Requisitos del problema -
Retoma el artículo sobre el plan Bolonia y prosigue su redacción justo después de la última oración.

Texto proporcionado -
********************
Wednesday, December 17, 2008

Artículo de Francisco Vázquez en "La Voz" del 17 de diciembre

LO VISIBLE Y LO INVISIBLE DEL PLAN BOLONIA

Para tomar la medida de lo que supone el remodelamiento de la Universidad europea a partir del plan diseñado en Bolonia (1999), sirve de poco echar mano de conceptos que se utilizan como banderas (“mercantilización”, “privatización”). Tampoco vale el recurso a las viejas divisiones heredadas de la filosofía política decimonónica (privado vs. público, libertad vs. coacción, individuo vs. Estado). Es necesario contar con una cartografía fina que permita situar este cambio en el marco más general donde cobra sentido.
El plan de Bolonia no está por llegar. Estamos en él desde hace tiempo. Forma parte de una verdadera revolución en la forma de conducir los servicios públicos, una transformación iniciada hace más de veinte años y que rige hoy en la mayoría de los países del mundo occidental, con independencia del color político de los partidos gobernantes.
El problema es que el mencionado plan se puso en marcha en un escenario marcado por la apoteosis de la globalización neoliberal. Como todo el mundo sabe, esta situación ha cambiado y sería una ceguera no levantar acta de los efectos que este cambio supone para el porvenir de la política universitaria.
El nuevo modo de gobernar los servicios públicos, lo que a comienzos de los 90 se conoció como “perestroika norteamericana”, es lo que el plan Bolonia lleva a sus últimas consecuencias en el ámbito de la educación superior. Esos servicios dejaban de ser agencias estatales encargadas de atender las necesidades de los ciudadanos. Había que transformar esas viejas instituciones welfaristas en organismos descentralizados y autónomos, que compitieran entre sí para satisfacer la demanda de potenciales consumidores. Se trataba de regir los servicios públicos implantando una suerte de mercado artificial donde el ciudadano dependiente de la protección estatal era reemplazado por el consumidor autorresponsable, empresario de sí mismo y embarcado en la infinita búsqueda de una vida de “calidad”.
********************
Líneas de datos -
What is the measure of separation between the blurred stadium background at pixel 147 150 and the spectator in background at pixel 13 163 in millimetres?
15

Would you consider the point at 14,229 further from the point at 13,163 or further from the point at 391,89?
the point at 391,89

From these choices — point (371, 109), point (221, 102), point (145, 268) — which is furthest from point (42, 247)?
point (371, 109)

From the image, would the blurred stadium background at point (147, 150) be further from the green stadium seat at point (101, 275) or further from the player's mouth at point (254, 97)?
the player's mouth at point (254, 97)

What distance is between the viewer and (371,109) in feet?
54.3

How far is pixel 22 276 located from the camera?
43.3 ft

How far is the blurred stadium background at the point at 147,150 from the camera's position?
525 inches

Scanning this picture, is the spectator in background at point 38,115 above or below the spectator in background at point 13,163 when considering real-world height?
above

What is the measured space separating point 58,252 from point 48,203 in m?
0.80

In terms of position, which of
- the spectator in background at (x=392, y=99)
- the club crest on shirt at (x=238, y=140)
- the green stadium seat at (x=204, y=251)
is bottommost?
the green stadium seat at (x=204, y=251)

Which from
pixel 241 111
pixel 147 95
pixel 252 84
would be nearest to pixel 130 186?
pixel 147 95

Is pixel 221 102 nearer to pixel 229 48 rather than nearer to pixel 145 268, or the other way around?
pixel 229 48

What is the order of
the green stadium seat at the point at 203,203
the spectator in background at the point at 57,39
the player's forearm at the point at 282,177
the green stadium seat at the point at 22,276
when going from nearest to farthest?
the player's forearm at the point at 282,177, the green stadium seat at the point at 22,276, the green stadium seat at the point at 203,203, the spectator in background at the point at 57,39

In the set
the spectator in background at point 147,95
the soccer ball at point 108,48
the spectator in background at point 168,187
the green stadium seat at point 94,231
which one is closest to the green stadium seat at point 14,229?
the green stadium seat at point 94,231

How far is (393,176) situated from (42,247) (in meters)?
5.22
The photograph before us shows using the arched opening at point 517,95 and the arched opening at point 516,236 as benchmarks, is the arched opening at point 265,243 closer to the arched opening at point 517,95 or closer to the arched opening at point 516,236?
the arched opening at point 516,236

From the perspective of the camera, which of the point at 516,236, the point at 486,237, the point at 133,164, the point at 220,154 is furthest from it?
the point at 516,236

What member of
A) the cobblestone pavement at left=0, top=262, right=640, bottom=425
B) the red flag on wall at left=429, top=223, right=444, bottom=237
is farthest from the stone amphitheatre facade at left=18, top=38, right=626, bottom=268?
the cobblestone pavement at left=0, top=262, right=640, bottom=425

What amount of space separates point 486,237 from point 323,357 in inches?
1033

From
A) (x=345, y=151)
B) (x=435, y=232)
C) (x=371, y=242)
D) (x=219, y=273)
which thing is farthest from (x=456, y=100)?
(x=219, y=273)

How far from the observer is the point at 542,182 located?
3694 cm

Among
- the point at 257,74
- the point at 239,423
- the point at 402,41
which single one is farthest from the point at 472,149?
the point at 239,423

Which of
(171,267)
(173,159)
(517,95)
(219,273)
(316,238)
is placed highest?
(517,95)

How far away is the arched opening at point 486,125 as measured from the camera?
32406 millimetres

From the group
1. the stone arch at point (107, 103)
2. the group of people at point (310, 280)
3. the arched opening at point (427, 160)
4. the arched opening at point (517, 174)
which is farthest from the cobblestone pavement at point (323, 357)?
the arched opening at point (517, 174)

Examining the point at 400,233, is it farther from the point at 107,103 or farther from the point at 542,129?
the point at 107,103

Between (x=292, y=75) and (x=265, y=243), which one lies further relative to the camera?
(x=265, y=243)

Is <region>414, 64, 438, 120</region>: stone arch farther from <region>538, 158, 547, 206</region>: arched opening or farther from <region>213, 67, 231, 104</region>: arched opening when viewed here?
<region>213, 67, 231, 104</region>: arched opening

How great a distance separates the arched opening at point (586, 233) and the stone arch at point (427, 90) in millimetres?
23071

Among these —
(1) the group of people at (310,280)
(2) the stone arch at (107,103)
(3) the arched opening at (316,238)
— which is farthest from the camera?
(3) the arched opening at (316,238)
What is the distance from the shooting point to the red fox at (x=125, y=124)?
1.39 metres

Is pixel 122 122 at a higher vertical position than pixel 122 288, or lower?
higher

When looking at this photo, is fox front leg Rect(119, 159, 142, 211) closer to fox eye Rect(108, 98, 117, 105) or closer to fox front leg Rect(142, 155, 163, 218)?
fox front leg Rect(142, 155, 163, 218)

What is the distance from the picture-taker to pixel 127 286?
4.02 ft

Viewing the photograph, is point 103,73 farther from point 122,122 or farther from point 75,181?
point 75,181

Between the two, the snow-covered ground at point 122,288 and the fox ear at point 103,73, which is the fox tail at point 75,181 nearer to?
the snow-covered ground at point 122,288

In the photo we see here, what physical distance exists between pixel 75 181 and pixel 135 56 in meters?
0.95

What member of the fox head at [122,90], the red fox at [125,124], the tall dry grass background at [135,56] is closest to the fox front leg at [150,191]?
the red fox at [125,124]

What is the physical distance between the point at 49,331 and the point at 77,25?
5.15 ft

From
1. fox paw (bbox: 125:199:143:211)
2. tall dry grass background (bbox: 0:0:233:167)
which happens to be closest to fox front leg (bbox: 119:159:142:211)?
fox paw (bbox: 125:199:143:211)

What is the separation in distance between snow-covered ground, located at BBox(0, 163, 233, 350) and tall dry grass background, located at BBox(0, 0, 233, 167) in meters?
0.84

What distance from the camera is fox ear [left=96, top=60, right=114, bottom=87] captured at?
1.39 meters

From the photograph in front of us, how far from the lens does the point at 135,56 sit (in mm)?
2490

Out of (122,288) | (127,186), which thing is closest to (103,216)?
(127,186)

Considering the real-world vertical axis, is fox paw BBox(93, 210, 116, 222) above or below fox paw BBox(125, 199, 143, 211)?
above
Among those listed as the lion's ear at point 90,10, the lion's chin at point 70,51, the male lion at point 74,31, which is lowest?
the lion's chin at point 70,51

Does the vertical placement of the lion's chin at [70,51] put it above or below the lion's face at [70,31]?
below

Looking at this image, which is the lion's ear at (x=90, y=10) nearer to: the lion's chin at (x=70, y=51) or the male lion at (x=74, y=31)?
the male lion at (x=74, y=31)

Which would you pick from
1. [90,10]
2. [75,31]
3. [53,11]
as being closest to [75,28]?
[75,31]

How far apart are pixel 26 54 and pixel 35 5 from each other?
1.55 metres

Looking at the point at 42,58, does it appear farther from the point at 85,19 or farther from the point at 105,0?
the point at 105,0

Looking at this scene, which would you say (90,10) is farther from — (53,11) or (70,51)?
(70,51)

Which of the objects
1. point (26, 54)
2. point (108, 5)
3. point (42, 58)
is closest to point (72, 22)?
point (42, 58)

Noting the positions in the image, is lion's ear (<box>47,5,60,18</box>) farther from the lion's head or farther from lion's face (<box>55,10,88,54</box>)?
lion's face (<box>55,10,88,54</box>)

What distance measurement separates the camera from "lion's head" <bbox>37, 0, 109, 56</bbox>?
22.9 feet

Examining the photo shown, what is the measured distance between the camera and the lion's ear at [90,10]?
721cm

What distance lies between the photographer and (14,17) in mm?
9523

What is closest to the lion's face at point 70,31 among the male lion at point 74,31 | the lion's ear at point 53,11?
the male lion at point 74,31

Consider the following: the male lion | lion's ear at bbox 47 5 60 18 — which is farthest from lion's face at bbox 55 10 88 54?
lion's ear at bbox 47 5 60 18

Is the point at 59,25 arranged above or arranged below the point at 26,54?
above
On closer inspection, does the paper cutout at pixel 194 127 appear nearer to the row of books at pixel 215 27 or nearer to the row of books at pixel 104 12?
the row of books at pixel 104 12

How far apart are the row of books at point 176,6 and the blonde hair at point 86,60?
********************
Resultado de la tarea -
El desafío consistía en gobernar apoyándose en la propia libertad de acción de los gobernados. En el caso de las universidades, los Estados tienden a delegar toda la responsabilidad en los propios agentes –centros, departamentos, órganos centrales de gobierno, personal- que compiten entre sí y a escala continental por hacerse con nichos de consumidores (estudiantes) y obtener recursos para su proyección docente e investigadora.
La supervisión del conjunto no se ajusta ya al añejo e inservible modelo de la inspección estatal. Se impone una estrategia de autorresponsabilidad continua donde prima la producción masiva de evidencias –a poder ser numéricas: acreditaciones, auditorías, autoevaluaciones, ponderaciones de la calidad docente e investigadora, etc.. Por encima de todo, este mercado se regula a través de la propia competencia entre sus agentes.
Sería del todo falaz negar las ventajas de este diseño. El viejo feudalismo de los expertos –como los “jeques” de las antiguas “áreas de conocimiento” o los viejos mandarines de cátedra- queda mermado en una fórmula que impone la transparencia contable de los resultados, la externalización de las evaluaciones y el control por los consumidores. Por otro lado, la preocupación por captar clientela ha conducido a un saludable debate –inédito en la Universidad española- acerca de los métodos de enseñanza. En este mismo orden benéfico hay que emplazar la futura homologación de las titulaciones a escala europea.
Sin embargo estos logros no deben hacer olvidar los costes del nuevo programa. Se fomenta –en una institución pública- una cultura de la competencia y del individualismo consumista e insolidario; obligadas a valerse por sí mismas, las Universidades corren el peligro de someterse a los intereses particulares de sus espónsores; la lucha desenfrenada por la clientela puede llevar a la exclusión o a la trivialización de ciertas enseñanzas (se ha dicho, por ejemplo, que la profesión de historiador se transformará en la de gestor cultural o del patrimonio), dando pie al imperio del didactismo y al vaciamiento de los contenidos.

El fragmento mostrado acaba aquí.